Set down all of the data that follows word for word, without the images.

(Listed records begins)

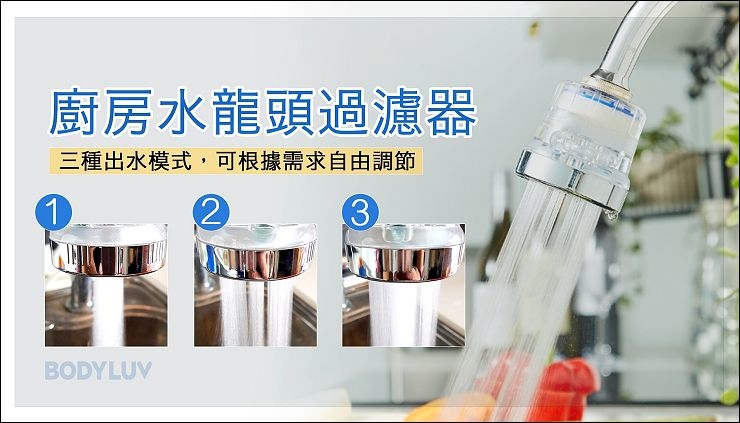 廚房水龍頭過濾器

三種出水模式，可根據需求自由調節

1

2

3

BODYLUV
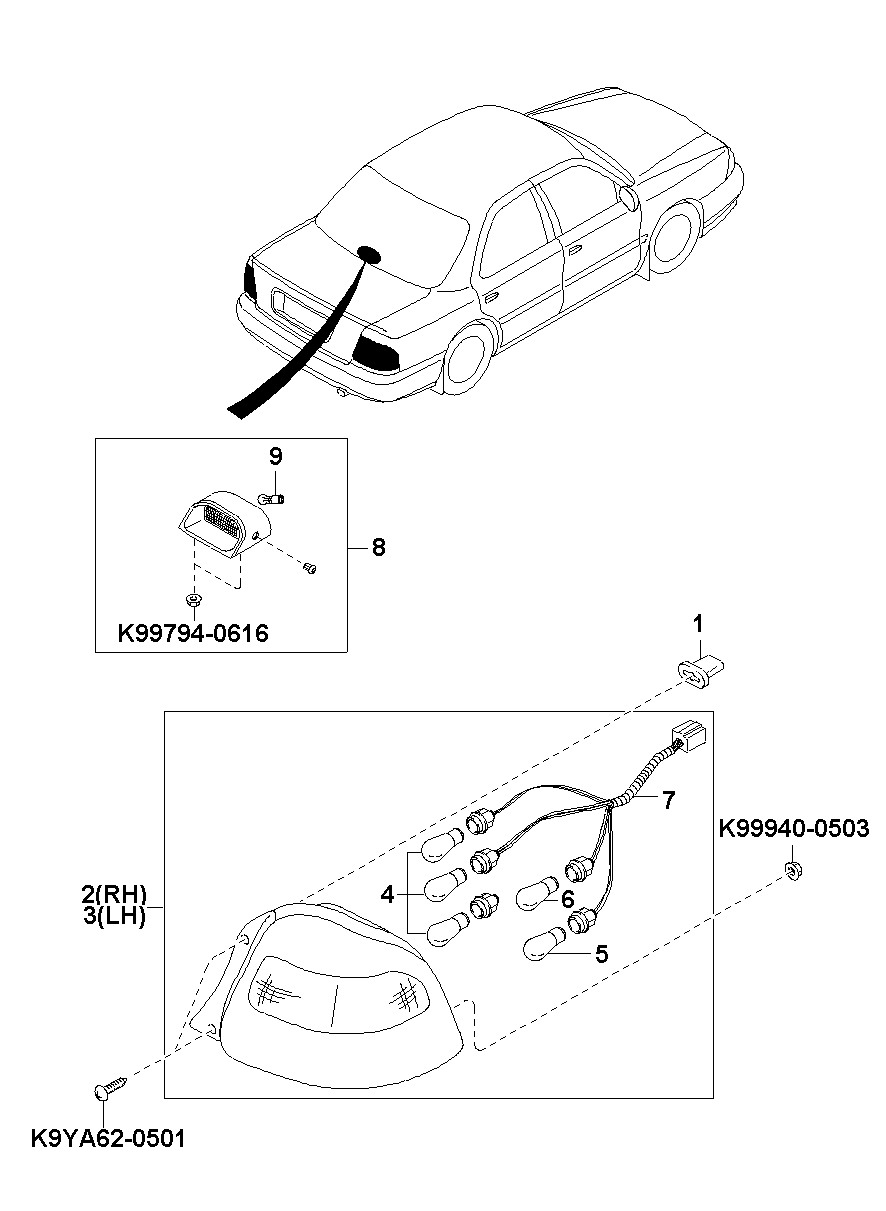 9
8
K99794-0616
1
7
K99940-0503
2(RH)
3(LH)
4
6
5
K9YA62-0501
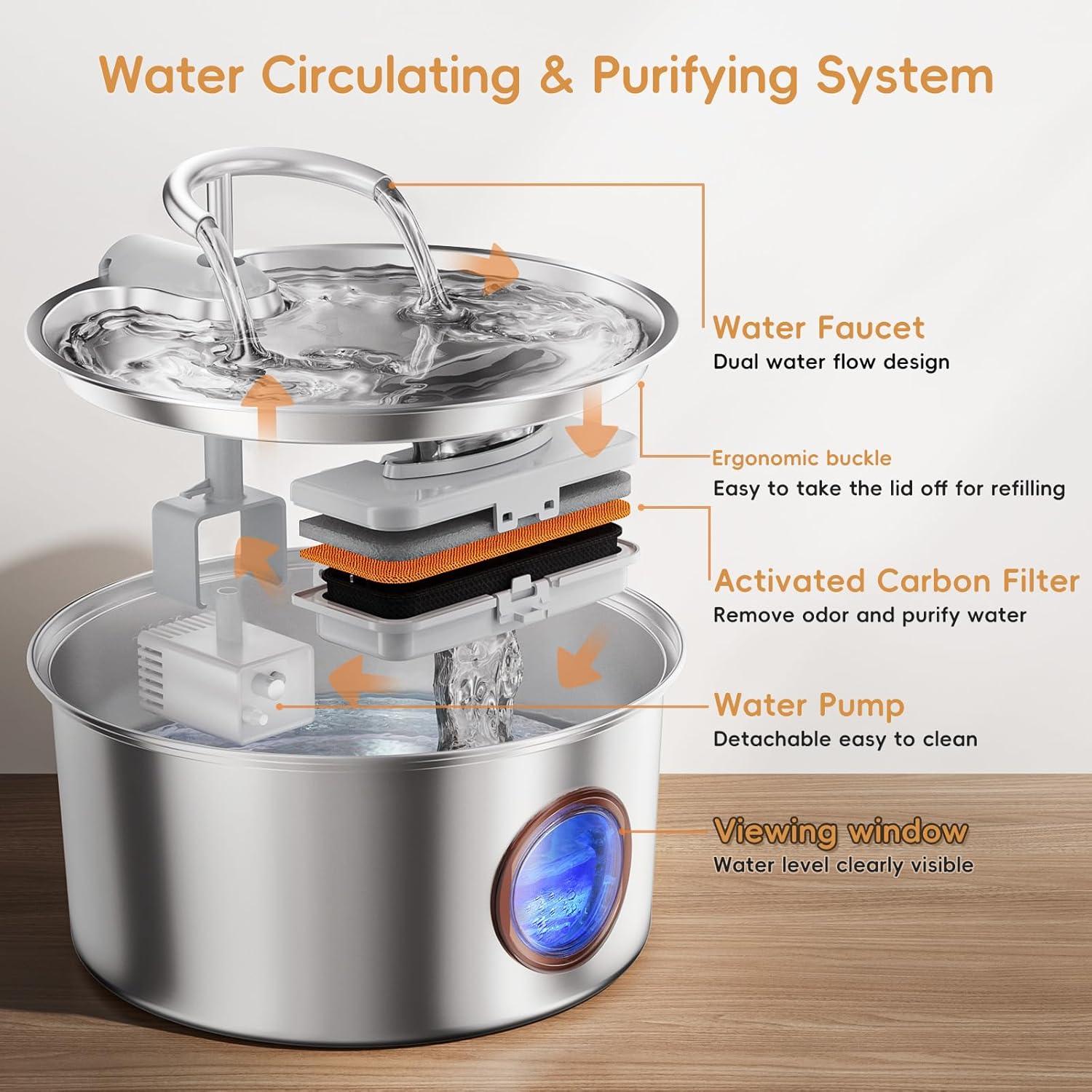 Water Circulating & Purifying System

Water Faucet
Dual water flow design

Ergonomic buckle
Easy to take the lid off for refilling

Activated Carbon Filter
Remove odor and purify water

Water Pump
Detachable easy to clean

Viewing window
Water level clearly visible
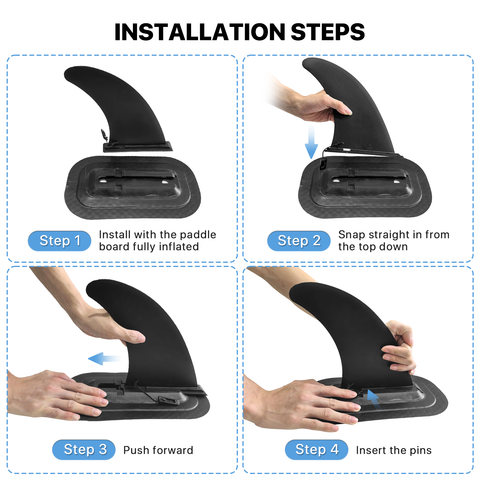 INSTALLATION STEPS

Step 1 Install with the paddle board fully inflated

Step 2 Snap straight in from the top down

Step 3 Push forward

Step 4 Insert the pins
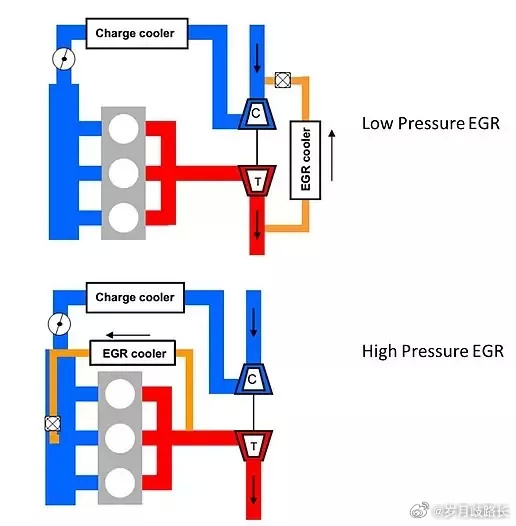 Charge cooler

C

EGR cooler

T

Low Pressure EGR

Charge cooler

EGR cooler

C

T

High Pressure EGR

@岁月歧路长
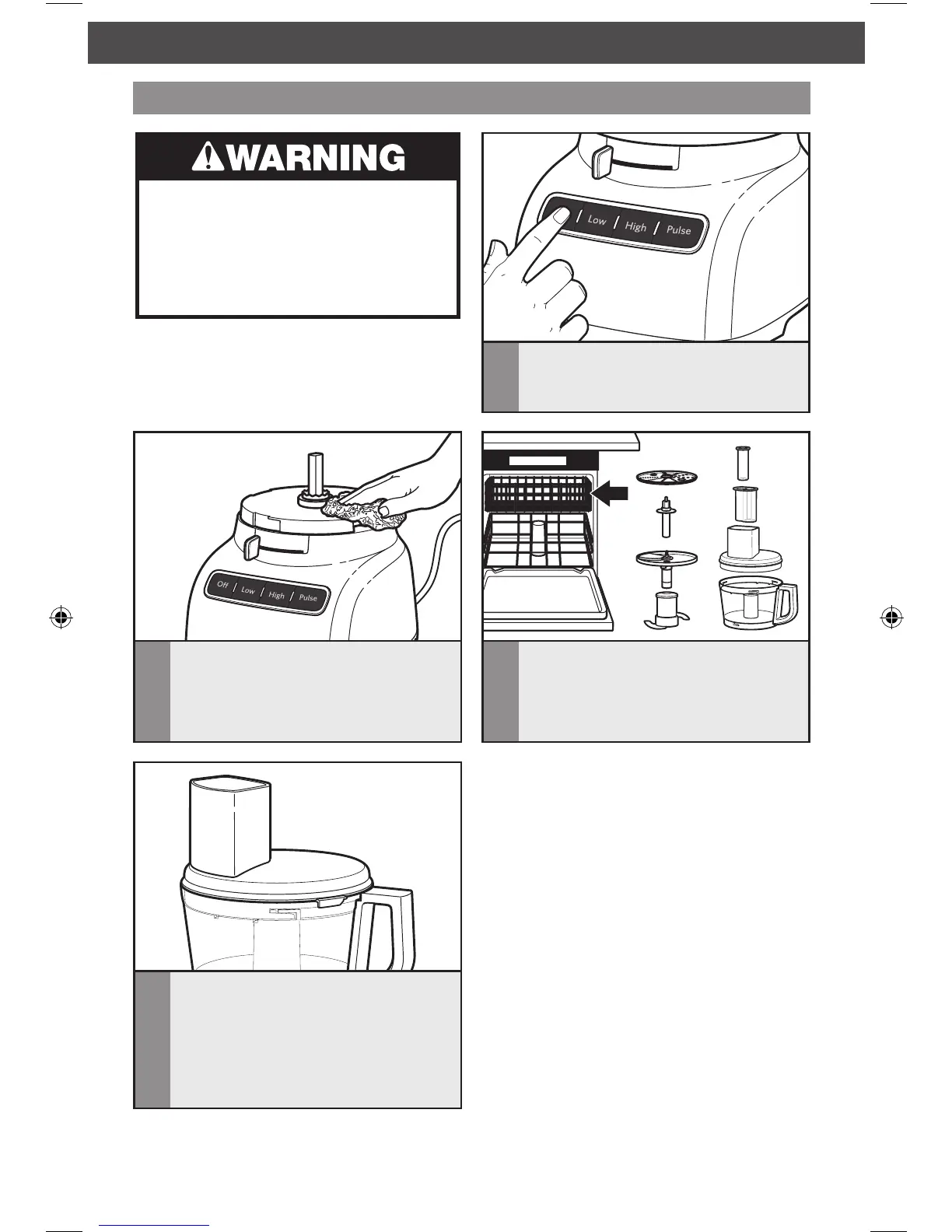 WARNING

Low High Pulse

Off Low High Pulse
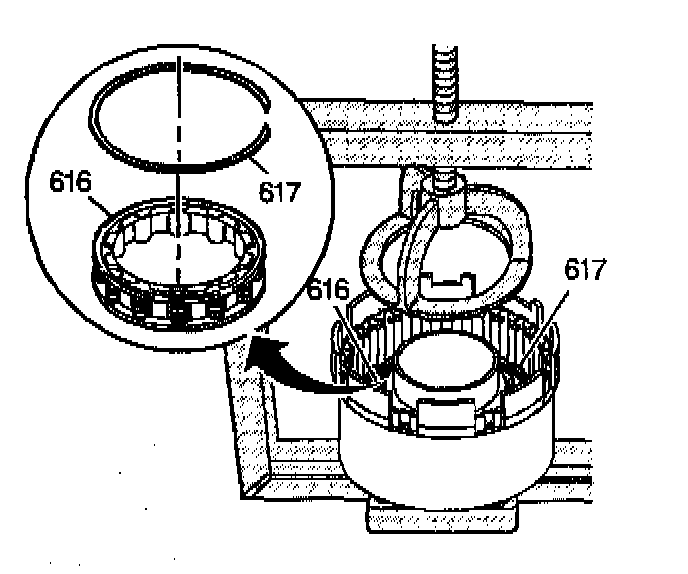 616
617
616
617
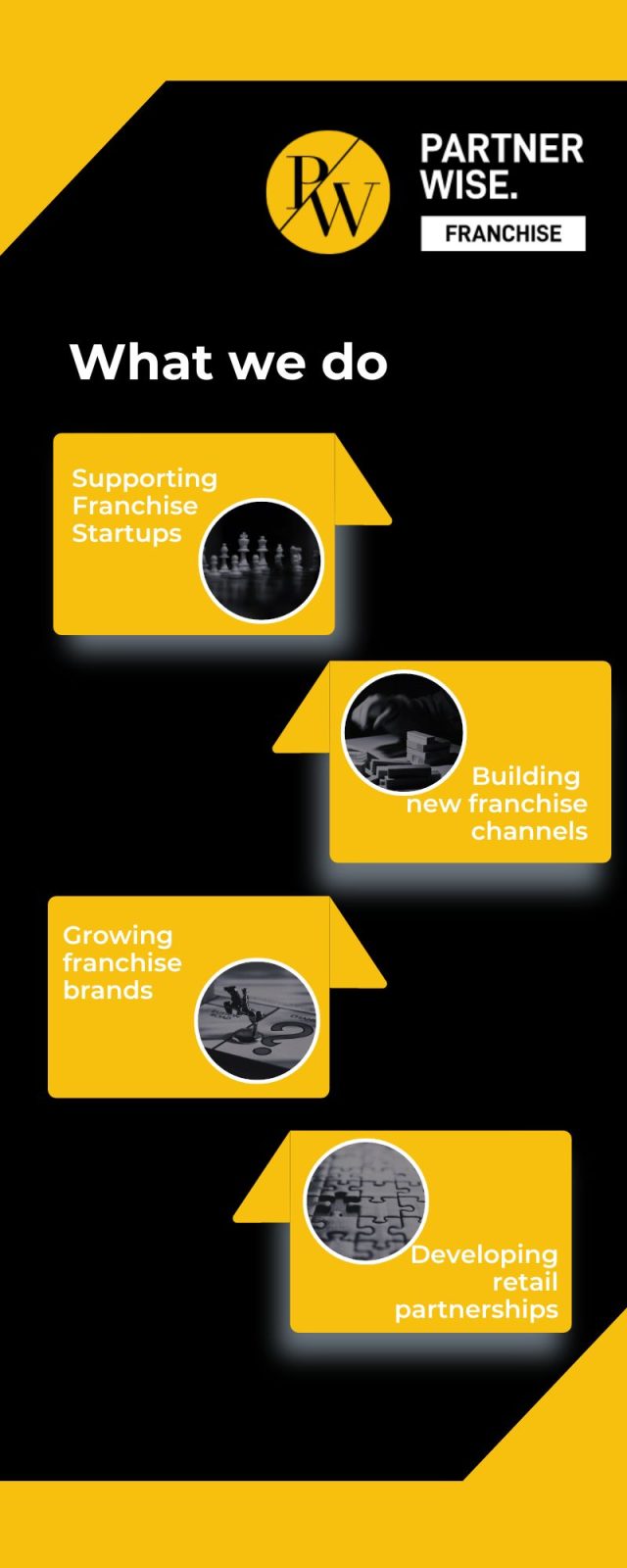 PW

PARTNER WISE.

FRANCHISE

What we do

Supporting Franchise Startups

Building new franchise channels

Growing franchise brands

Developing retail partnerships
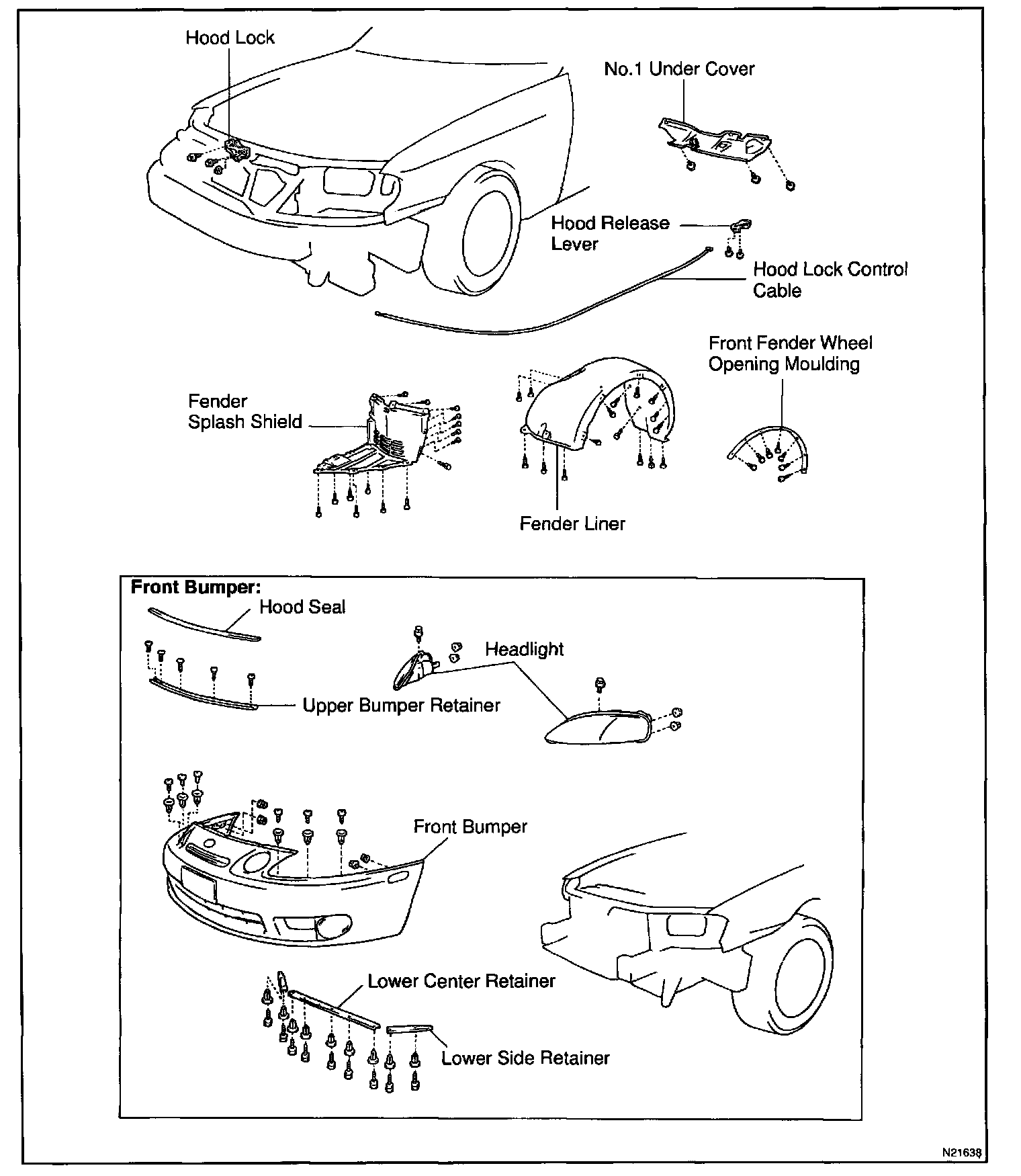 Hood Lock

No.1 Under Cover

Hood Release Lever

Hood Lock Control Cable

Front Fender Wheel Opening Moulding

Fender Splash Shield

Fender Liner

Front Bumper:

Hood Seal

Headlight

Upper Bumper Retainer

Front Bumper

Lower Center Retainer

Lower Side Retainer

N21638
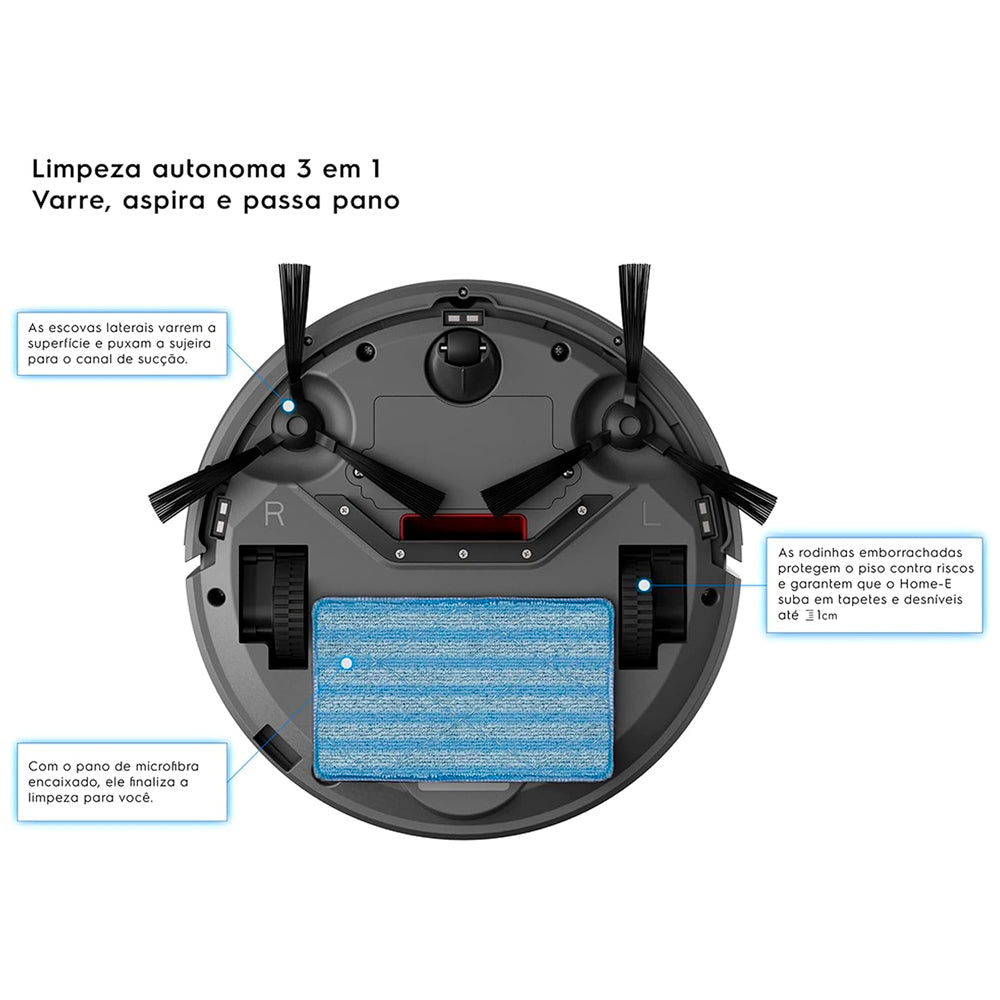 Limpeza autonoma 3 em 1
Varre, aspira e passa pano

As escovas laterais varrem a superfície e puxam a sujeira para o canal de sucção.

R

L

As rodinhas emborrachadas protegem o piso contra riscos e garantem que o Home-E suba em tapetes e desníveis até 1cm

Com o pano de microfibra encaixado, ele finaliza a limpeza para você.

(Listed records ends)

Written solution:
 廚房水龍頭過濾器

三種出水模式，可根據需求自由調節

1

2

3

BODYLUV
 9
8
K99794-0616
1
7
K99940-0503
2(RH)
3(LH)
4
6
5
K9YA62-0501
 Water Circulating & Purifying System

Water Faucet
Dual water flow design

Ergonomic buckle
Easy to take the lid off for refilling

Activated Carbon Filter
Remove odor and purify water

Water Pump
Detachable easy to clean

Viewing window
Water level clearly visible
 INSTALLATION STEPS

Step 1 Install with the paddle board fully inflated

Step 2 Snap straight in from the top down

Step 3 Push forward

Step 4 Insert the pins
 Charge cooler

C

EGR cooler

T

Low Pressure EGR

Charge cooler

EGR cooler

C

T

High Pressure EGR

@岁月歧路长
 WARNING

Low High Pulse

Off Low High Pulse
 616
617
616
617
 PW

PARTNER WISE.

FRANCHISE

What we do

Supporting Franchise Startups

Building new franchise channels

Growing franchise brands

Developing retail partnerships
 Hood Lock

No.1 Under Cover

Hood Release Lever

Hood Lock Control Cable

Front Fender Wheel Opening Moulding

Fender Splash Shield

Fender Liner

Front Bumper:

Hood Seal

Headlight

Upper Bumper Retainer

Front Bumper

Lower Center Retainer

Lower Side Retainer

N21638
 Limpeza autonoma 3 em 1
Varre, aspira e passa pano

As escovas laterais varrem a superfície e puxam a sujeira para o canal de sucção.

R

L

As rodinhas emborrachadas protegem o piso contra riscos e garantem que o Home-E suba em tapetes e desníveis até 1cm

Com o pano de microfibra encaixado, ele finaliza a limpeza para você.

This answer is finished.